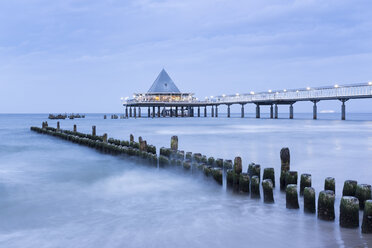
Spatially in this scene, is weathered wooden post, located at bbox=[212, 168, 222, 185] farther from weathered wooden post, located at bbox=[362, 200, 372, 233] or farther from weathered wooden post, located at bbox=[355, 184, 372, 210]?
weathered wooden post, located at bbox=[362, 200, 372, 233]

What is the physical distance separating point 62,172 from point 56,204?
629 cm

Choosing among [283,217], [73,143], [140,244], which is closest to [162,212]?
[140,244]

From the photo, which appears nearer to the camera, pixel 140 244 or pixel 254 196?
pixel 140 244

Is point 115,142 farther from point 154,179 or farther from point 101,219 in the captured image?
point 101,219

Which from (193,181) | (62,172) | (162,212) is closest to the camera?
(162,212)

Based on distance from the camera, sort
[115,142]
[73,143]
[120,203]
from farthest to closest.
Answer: [73,143] < [115,142] < [120,203]

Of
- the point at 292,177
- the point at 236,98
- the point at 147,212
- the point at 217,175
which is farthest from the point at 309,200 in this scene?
the point at 236,98

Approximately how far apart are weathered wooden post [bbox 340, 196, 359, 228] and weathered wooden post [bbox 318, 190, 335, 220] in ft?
1.17

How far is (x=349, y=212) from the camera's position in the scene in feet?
24.6

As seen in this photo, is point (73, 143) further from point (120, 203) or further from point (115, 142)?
point (120, 203)

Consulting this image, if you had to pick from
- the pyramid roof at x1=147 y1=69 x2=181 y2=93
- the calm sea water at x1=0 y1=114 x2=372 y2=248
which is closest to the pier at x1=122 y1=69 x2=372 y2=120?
the pyramid roof at x1=147 y1=69 x2=181 y2=93

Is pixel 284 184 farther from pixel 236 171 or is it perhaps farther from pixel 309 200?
pixel 309 200

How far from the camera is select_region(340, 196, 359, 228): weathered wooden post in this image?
7.39m

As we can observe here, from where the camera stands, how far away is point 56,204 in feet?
34.9
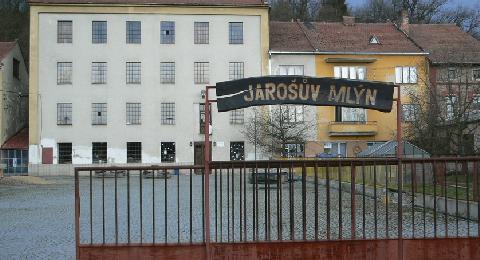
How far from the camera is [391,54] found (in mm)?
49219

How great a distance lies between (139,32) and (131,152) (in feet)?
30.0

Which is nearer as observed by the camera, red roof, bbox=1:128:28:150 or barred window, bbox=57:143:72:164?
barred window, bbox=57:143:72:164

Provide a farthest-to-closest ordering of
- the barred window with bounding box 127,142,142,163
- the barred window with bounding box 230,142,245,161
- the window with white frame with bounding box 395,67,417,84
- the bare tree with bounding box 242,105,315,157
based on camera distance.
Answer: the window with white frame with bounding box 395,67,417,84, the barred window with bounding box 230,142,245,161, the barred window with bounding box 127,142,142,163, the bare tree with bounding box 242,105,315,157

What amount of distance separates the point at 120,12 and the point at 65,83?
6.78 metres

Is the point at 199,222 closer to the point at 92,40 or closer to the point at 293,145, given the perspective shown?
the point at 293,145

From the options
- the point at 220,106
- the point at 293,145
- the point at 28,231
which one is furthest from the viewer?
the point at 293,145

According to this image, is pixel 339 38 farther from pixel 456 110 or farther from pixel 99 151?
pixel 456 110

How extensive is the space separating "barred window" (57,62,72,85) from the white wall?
0.30 metres

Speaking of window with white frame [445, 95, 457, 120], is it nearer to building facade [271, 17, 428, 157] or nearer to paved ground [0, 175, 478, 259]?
paved ground [0, 175, 478, 259]

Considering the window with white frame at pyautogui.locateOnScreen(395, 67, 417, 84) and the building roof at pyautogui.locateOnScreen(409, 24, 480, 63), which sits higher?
the building roof at pyautogui.locateOnScreen(409, 24, 480, 63)

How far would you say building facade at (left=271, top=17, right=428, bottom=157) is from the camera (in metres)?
48.0

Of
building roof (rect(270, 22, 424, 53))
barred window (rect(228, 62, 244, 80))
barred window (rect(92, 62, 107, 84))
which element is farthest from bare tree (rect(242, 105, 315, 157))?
barred window (rect(92, 62, 107, 84))

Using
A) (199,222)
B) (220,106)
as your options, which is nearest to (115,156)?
(199,222)

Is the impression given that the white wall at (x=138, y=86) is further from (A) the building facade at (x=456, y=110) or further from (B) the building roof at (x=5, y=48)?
(A) the building facade at (x=456, y=110)
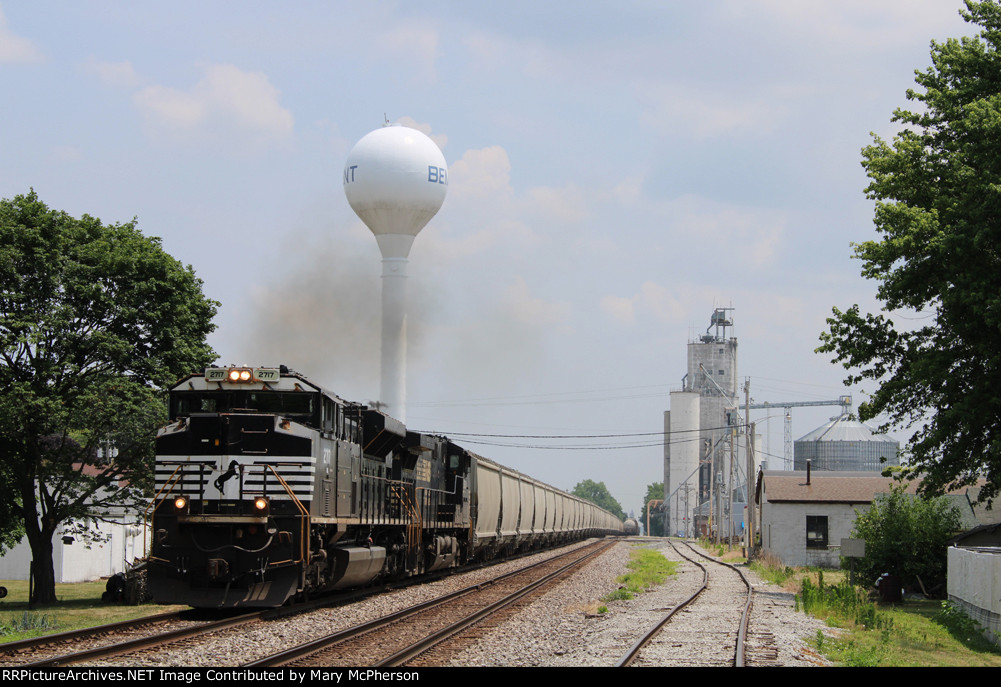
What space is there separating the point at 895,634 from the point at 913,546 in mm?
10641

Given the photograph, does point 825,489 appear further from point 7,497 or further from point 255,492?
point 255,492

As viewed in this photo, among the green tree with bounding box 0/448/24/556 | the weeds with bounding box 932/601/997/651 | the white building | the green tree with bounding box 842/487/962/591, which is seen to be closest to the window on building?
the green tree with bounding box 842/487/962/591

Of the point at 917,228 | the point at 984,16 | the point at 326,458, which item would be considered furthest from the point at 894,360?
the point at 326,458

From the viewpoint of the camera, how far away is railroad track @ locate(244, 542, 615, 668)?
41.4ft

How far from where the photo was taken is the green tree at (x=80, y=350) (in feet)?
80.7

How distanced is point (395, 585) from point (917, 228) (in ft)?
50.8

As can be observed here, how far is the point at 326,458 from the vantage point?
1841cm

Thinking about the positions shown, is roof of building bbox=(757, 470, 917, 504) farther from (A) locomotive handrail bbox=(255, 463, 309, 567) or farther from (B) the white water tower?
(A) locomotive handrail bbox=(255, 463, 309, 567)

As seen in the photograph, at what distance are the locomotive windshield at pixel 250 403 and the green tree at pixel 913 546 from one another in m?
17.6

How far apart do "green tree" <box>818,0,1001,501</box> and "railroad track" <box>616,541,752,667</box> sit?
6.48 metres

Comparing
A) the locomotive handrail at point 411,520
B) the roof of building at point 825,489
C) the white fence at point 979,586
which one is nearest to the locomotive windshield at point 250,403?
the locomotive handrail at point 411,520

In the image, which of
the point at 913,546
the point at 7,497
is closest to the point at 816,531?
the point at 913,546

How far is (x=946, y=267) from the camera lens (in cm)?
2452
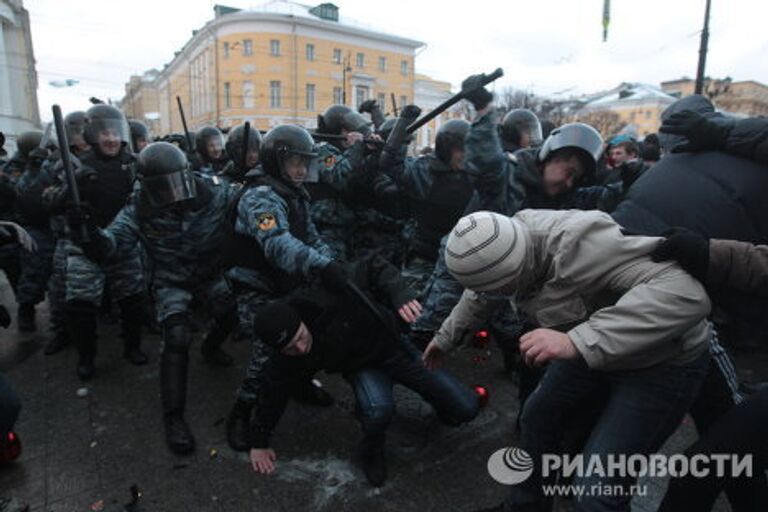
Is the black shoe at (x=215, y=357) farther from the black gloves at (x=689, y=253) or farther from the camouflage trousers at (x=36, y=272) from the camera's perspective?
the black gloves at (x=689, y=253)

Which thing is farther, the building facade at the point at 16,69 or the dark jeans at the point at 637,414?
the building facade at the point at 16,69

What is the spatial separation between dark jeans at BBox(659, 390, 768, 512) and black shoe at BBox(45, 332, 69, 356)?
4.85 meters

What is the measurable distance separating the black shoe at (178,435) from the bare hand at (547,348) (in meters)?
2.23

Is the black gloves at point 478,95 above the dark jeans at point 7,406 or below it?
above

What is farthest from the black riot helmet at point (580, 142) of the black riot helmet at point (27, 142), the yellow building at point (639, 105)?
the yellow building at point (639, 105)

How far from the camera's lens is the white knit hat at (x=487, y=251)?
175 cm

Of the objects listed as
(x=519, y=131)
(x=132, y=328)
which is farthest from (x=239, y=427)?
(x=519, y=131)

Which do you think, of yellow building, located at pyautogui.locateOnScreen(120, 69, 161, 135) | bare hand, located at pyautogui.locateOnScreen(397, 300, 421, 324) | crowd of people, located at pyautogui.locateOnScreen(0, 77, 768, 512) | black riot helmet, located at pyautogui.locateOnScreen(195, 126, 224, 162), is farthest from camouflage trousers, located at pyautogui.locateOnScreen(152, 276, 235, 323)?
yellow building, located at pyautogui.locateOnScreen(120, 69, 161, 135)

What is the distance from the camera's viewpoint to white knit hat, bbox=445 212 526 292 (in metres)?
1.75

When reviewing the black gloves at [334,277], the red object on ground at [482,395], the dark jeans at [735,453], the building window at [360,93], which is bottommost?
the red object on ground at [482,395]

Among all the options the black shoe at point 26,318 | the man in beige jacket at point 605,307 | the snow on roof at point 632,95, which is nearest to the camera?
the man in beige jacket at point 605,307

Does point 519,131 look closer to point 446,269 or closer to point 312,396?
point 446,269

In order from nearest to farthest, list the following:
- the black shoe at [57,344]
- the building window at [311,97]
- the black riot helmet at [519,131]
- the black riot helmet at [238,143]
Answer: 1. the black shoe at [57,344]
2. the black riot helmet at [519,131]
3. the black riot helmet at [238,143]
4. the building window at [311,97]

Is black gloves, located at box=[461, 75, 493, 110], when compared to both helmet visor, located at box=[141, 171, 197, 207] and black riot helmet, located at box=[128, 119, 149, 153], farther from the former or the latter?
black riot helmet, located at box=[128, 119, 149, 153]
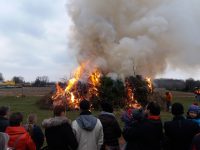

■ EXERCISE DESCRIPTION ■
Collect every line in the records above that contains the word "away", and copy each of those lines in full.

■ TASK ANSWER ■
As we can observe here, from where the camera stands, how far away is point 56,204 in feet?
From the viewpoint of the camera, how far away is railroad track @ locate(244, 542, 615, 668)?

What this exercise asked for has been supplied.